Because Speech-language pathologists are specially trained, good ones are on the lookout for other symptoms such as:

  • Difficulty initiating the swallow reflex
  • Reduced tongue movement & reduced mouth opening
  • Hypo-kinetic dysarthria (unintelligibility caused decreased muscle movement)- this can present to the listener as “slurred” speech and/or mumbling
  • Impaired cognition, such as decreased safety awareness
  • Short-term memory deficits

Language Fundamentals Regional Manager, Tara Tyler, CCC-SLP recently shared the story of a short-term rehab patient with Parkinson’s who was recovering from a recent fall. “Before the fall, the patient was living at home and was otherwise high functioning. He presented with tremors & involuntary jaw movements, mild dysarthria, and impaired cognition.  He became increasingly unintelligible when fatigued.” 

Tyler implemented a variety of strategies, based upon her training with the Lee Silverman Voice Therapy program.  Strategies implemented to improve overall communication skills included taking a full breath prior to speaking to improve breath support and volume of speech and over articulation to combat the perception of “slurred” speech.  Tyler and her patient also worked together to improve short-term memory skills and improve safety awareness in order to ensure a safe discharge home. 

Lorna D’Sa, CCC-SLP of Language Fundamentals shared the account of a patient with a history of mental illness that developed Parkinsonism, which in this case was brought on by antipsychotic use. The patient developed a severe case of dysphagia, including delayed swallow initiation. There was significant residue in the valleculae- spaces food and fluid can collect in around the opening to the trachea.  Further complicating the patient’s medical status was the development of Covid-19. 

After the onset of the virus, an objective swallowing test – MBSS- was completed which showed silent penetration and aspiration with various food and fluid consistencies. “Because the patient was acutely ill with significant swallow issues, my patient was rendered NPO. Nutrition was administered via tube feedings.  In order to rehabilitate his swallow, we practiced strategies, such as double swallow and effortful swallow, first with dry swallows and advancing to ice chips. 

Thorough oral care was also performed every session. Exercises that we utilized daily included the Shaker, Chin Tuck Against Resistance (CTAR), Mendelhson, Masako, and effortful swallows.”  After a more recent Modified Barium Swallow Study (MBSS), the patient returned to a P.O. diet. D’Sa remains optimistic, as “there is a strong prognosis for a return to a regular diet.”
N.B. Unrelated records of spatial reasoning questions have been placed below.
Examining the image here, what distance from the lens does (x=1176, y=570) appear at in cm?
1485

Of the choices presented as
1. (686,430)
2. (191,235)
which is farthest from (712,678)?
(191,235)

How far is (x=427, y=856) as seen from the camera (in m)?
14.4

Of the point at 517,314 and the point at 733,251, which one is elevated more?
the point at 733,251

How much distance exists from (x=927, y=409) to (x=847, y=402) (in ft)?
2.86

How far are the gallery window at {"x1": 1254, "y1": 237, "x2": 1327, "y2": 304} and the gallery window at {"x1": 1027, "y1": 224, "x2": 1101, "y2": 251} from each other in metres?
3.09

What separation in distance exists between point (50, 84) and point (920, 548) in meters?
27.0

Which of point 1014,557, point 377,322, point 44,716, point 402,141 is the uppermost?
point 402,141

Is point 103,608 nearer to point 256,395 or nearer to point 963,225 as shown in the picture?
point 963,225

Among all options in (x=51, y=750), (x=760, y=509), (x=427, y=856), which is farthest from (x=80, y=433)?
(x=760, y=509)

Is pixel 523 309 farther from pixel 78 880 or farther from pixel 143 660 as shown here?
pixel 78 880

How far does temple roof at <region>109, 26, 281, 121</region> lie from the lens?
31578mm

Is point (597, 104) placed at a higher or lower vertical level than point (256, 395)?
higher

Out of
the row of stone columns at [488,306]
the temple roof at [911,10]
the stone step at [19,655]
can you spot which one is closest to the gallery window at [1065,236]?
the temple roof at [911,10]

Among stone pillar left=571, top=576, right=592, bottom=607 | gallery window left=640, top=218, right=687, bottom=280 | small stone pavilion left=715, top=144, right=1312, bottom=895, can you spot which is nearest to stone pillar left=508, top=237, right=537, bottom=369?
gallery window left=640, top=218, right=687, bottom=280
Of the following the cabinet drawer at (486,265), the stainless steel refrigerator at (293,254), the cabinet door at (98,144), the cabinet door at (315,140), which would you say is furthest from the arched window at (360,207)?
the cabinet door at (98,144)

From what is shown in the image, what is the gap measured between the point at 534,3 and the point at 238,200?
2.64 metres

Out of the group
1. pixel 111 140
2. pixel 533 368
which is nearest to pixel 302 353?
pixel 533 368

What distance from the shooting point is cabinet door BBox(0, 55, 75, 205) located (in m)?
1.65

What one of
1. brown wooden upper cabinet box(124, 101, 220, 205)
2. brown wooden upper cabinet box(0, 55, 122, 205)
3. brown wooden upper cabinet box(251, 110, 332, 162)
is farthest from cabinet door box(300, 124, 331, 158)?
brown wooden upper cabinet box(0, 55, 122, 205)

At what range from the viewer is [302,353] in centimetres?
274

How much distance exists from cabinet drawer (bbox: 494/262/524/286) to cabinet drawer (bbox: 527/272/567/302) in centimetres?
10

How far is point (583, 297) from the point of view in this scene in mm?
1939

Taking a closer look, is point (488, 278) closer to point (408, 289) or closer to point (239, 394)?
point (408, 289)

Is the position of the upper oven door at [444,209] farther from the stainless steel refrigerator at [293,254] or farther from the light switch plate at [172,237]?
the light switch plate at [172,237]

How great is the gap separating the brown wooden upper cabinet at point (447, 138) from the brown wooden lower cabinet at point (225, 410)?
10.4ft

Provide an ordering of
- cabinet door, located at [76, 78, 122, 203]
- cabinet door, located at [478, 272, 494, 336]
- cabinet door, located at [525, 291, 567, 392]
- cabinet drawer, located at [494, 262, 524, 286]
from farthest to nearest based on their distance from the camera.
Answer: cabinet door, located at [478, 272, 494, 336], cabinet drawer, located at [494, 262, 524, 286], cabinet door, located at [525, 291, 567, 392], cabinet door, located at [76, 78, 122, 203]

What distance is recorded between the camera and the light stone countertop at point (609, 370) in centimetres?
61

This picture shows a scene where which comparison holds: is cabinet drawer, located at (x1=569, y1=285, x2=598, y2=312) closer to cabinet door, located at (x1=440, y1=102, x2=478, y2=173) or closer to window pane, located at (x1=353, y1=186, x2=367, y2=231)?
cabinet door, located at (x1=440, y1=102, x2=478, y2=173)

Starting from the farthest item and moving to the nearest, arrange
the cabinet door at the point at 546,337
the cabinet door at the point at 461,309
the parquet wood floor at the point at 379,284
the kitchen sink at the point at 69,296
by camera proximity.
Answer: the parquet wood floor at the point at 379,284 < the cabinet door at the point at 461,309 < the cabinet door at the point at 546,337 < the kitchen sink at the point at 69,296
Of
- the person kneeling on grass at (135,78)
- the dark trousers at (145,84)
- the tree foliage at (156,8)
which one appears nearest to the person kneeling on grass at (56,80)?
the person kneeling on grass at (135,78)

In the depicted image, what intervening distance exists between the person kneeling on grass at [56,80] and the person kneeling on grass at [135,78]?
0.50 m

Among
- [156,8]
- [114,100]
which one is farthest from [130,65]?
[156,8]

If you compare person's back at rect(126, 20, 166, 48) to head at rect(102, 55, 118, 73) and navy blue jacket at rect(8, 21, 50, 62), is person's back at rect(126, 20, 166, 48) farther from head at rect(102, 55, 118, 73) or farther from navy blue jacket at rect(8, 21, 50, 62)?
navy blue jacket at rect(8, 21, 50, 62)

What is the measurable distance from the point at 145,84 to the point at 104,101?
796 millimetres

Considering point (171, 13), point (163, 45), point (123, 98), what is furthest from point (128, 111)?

When asked about what it is like to work with patients with Parkinson’s disease, Tyler and D’Sa echoed one another’s thoughts. “Patients with Parkinson’s disease are more than willing to participate in therapy.  Once they come to terms with having a degenerative disease, they are strongly motivated to reduce the effects of their symptoms.”

With the increasing incidence of Parkinson’s Disease, raising awareness is important.   Skilled Nursing Facilities need the resources and expertise in order to help the patients maintain their quality of life.